Albert szarpnięciem otworzył szufladę.

— Przyjrzyj się — rzucił gniewnie. — Młotek, tak? Gwóźdź, tak? Patrz.

Wbił gwóźdź młotkiem w powietrze, jakieś pięć stóp ponad brzegiem wyłożonego kafelkami obszaru. Gwóźdź nie spadał.

— Ściana — rzekł Albert.

Susan ostrożnie dotknęła gwoździa. Trochę się lepił, jakby był naelektryzowany.

— W każdym razie mnie to nie przypomina ściany — próbowała tłumaczyć.

PIP.

Albert rzucił młotek na stół.

Nie był niskim mężczyzną, uświadomiła sobie Susan. Był całkiem wysoki, ale chodził jakby skrzywiony, krokiem kojarzonym zwykle z asystentami laboratoryjnymi o umysłowości Igora.

— Rezygnuję — oświadczył, grożąc palcem Susan. — Uprzedzałem go, że nic dobrego z tego nie wyniknie. Zaczął majstrować, i w rezultacie mamy tu jakąś smarkulę… Gdzie się podziałaś?

Susan podeszła do stołu; Albert wymachiwał rękami, próbując ją odnaleźć.
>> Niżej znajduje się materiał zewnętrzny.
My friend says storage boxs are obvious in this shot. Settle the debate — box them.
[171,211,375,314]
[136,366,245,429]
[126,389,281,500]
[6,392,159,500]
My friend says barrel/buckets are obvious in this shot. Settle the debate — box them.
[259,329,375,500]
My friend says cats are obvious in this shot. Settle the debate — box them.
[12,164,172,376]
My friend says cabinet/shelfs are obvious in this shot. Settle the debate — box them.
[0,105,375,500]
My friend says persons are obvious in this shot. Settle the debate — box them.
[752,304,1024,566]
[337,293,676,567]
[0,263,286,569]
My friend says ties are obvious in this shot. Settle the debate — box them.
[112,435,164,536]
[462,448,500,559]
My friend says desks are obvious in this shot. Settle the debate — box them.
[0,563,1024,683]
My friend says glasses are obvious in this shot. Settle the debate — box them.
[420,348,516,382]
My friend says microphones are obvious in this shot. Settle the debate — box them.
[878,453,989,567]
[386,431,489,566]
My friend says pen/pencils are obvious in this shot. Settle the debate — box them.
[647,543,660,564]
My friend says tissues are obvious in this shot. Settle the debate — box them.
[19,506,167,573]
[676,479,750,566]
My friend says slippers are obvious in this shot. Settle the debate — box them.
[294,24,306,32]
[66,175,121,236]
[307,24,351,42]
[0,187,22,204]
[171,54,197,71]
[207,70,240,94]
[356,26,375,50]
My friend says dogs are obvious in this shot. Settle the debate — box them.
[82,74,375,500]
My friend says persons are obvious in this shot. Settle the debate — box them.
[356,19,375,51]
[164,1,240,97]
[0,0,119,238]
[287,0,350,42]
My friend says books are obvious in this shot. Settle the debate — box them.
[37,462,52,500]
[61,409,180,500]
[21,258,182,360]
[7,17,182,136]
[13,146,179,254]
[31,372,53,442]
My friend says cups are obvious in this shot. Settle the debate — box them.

Na blacie leżała deska z pokrojonymi serami i tabakiera. I sznurek kiełbasek. Żadnych świeżych jarzyn. Panna Butts zalecała unikanie smażonych potraw i jedzenie jak największych ilości świeżych warzyw, co miało zagwarantować — jak to określała — Zdrowy Tryb Życia. Wiele kłopotów przypisywała brakowi Zdrowego Trybu Życia. Albert, kiedy tak biegał po kuchni i machał rękami, wyglądał jak uosobienie tych kłopotów.

Susan usiadła na krześle, gdy przechodził obok niej.

Zatrzymał się nagle i zasłonił dłonią oko. Potem odwrócił się bardzo powoli. Jedno widoczne oko było przymrużone od gorączkowej koncentracji.

Spojrzał z ukosa na krzesło; oko łzawiło mu z wysiłku.

— Całkiem nieźle — przyznał cicho. — No dobrze. Jesteś tutaj. Przyprowadziły cię koń i szczur. Głupie zwierzaki. Myślą, że to właściwe rozwiązanie.

— Czego właściwe rozwiązanie? — zdziwiła się Susan. — I nie jestem… tym, co mówiłeś.

Albert przyglądał się jej bez słowa.

— Pan umiał to robić — stwierdził w końcu. — To element jego pracy. Już dawno odkryłaś pewnie, że też potrafisz, co? Nie być zauważana, kiedy nie chcesz?